ISIS-K threat grows as it targets disaffected Muslims with sophisticated propaganda
The ISIS-K terror group has revamped its online recruiting tactics, experts say, as it seeks to carry out attacks against the U.S. and other Western countries.
The Islamic State affiliate in Afghanistan has ramped up its recruitment efforts in the past year, American officials and analysts say, rolling out a sophisticated propaganda campaign designed to persuade disaffected Muslims to carry out terror plots in the U.S. and other Western countries.
The recent arrest of an Afghan accused of plotting an Election Day attack in the U.S., as well as recent plots in France, Sweden and elsewhere, highlight the growing threat posed by ISIS-K, officials and counterterrorism experts say.
Seeking to rally support and recruit from a range of Muslim diaspora communities in Europe and the U.S., the group has churned out a high volume of videos and articles in more than a dozen languages, including Dari and Pashto, the two primary languages spoken in Afghanistan.
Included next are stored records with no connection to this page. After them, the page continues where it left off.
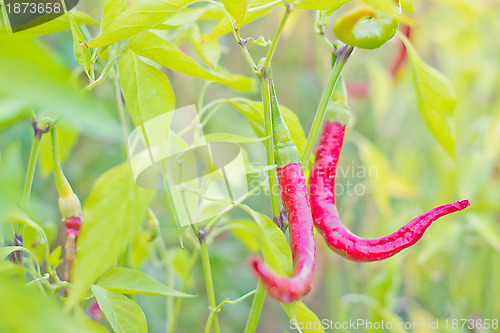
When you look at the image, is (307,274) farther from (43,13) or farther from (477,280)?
(477,280)

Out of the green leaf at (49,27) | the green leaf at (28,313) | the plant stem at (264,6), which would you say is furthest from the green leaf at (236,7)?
the green leaf at (28,313)

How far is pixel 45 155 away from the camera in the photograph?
579 mm

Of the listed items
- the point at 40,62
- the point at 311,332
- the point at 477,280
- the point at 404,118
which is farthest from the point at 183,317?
the point at 40,62

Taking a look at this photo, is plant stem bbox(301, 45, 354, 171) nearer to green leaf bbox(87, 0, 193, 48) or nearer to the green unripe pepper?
the green unripe pepper

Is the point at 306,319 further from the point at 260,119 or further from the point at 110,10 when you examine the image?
the point at 110,10

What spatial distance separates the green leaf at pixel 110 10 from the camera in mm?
381

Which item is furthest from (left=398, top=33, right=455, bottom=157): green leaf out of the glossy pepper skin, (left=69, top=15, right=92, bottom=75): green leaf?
(left=69, top=15, right=92, bottom=75): green leaf

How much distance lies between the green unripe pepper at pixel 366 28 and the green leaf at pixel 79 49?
0.64 feet

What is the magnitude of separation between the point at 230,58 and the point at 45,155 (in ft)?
4.39

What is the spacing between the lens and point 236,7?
0.35m

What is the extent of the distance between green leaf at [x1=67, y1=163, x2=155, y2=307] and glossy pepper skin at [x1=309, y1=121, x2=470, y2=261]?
0.59 ft

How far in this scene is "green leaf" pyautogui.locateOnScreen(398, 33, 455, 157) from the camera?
471mm

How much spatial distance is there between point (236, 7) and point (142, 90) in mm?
95

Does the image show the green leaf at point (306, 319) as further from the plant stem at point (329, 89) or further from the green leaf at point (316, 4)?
the green leaf at point (316, 4)
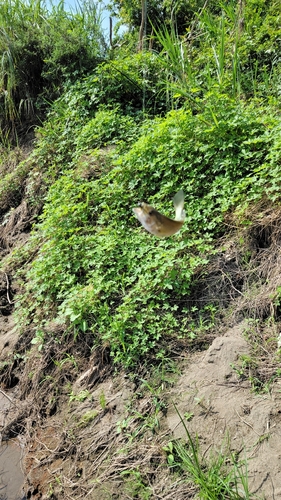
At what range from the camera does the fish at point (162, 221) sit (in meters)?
1.05

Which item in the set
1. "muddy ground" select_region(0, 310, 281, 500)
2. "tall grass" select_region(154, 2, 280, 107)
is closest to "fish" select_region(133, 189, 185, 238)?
A: "muddy ground" select_region(0, 310, 281, 500)

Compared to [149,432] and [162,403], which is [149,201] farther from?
[149,432]

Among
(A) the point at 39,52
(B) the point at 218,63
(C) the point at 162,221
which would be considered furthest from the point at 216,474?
(A) the point at 39,52

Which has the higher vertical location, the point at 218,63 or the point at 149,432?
the point at 218,63

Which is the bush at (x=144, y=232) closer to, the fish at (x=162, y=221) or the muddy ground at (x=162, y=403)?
the muddy ground at (x=162, y=403)

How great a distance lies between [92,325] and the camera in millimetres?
3049

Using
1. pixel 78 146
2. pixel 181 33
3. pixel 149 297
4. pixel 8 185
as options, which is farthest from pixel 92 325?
pixel 181 33

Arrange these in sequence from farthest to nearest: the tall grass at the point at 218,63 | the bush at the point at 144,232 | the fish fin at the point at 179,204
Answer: the tall grass at the point at 218,63
the bush at the point at 144,232
the fish fin at the point at 179,204

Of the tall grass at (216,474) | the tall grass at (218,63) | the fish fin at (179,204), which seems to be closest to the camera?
the fish fin at (179,204)

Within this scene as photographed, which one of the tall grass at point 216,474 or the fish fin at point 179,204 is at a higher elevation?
the fish fin at point 179,204

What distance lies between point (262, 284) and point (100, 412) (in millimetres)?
1305

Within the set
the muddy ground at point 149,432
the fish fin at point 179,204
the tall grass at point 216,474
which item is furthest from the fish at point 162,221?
the muddy ground at point 149,432

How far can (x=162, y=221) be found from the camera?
43.5 inches

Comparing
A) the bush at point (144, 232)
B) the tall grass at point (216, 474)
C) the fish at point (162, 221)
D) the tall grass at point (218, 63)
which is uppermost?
the tall grass at point (218, 63)
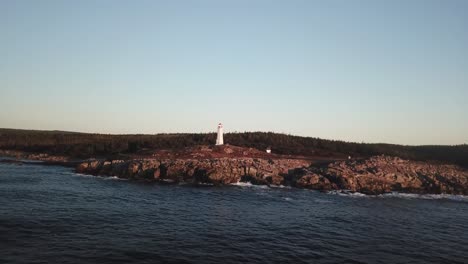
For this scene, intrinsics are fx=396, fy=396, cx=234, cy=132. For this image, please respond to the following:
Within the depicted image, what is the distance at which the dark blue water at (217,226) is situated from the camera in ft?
71.3

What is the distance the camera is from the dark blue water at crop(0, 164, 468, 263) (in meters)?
21.7

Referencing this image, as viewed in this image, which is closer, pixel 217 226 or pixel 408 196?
pixel 217 226

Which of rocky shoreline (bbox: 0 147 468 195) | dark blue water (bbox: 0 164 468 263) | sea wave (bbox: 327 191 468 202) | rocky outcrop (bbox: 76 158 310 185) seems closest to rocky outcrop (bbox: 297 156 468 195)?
rocky shoreline (bbox: 0 147 468 195)

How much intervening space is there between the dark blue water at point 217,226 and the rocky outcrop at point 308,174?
5.12 m

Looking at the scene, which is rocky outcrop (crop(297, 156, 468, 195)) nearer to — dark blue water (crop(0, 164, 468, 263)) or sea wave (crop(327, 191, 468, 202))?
sea wave (crop(327, 191, 468, 202))

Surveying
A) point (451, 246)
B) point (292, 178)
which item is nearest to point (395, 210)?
point (451, 246)

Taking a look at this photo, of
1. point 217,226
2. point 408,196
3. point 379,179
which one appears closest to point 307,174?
point 379,179

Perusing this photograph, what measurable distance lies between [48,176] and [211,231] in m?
33.6

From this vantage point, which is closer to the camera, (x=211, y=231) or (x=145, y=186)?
(x=211, y=231)

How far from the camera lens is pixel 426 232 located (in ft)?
97.4

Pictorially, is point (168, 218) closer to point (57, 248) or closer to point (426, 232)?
point (57, 248)

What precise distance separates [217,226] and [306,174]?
2542 cm

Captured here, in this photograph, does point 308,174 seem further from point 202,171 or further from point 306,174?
point 202,171

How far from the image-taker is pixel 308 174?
168 feet
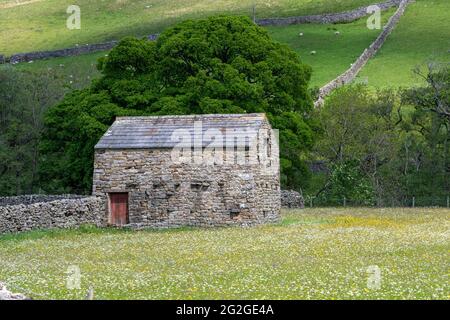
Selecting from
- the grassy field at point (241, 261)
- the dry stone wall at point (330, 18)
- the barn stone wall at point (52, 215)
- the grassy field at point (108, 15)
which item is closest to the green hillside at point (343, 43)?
the grassy field at point (108, 15)

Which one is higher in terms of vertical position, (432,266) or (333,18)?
(333,18)

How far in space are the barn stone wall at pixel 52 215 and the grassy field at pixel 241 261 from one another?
758mm

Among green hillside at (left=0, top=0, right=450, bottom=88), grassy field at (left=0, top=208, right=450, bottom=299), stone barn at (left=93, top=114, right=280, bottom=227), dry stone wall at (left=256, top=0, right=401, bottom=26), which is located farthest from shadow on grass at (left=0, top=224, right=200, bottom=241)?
dry stone wall at (left=256, top=0, right=401, bottom=26)

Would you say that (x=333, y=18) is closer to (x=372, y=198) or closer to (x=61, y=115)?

Lucas Webber, senior threat intelligence analyst at Tech Against Terrorism, a nongovernmental organization, said ISIS-K initially focused on Tajik immigrants in the West but has broadened its effort to other ethnic communities. The group is now seeking to exploit the isolation and alienation felt by Afghans and other Muslim immigrants and refugees struggling to build a life in unfamiliar, secular societies.
“It’s not surprising that they may have tapped into resentments amongst Afghans,” said Webber, who is also a research fellow at the Soufan Center, a foreign policy research group based in New York.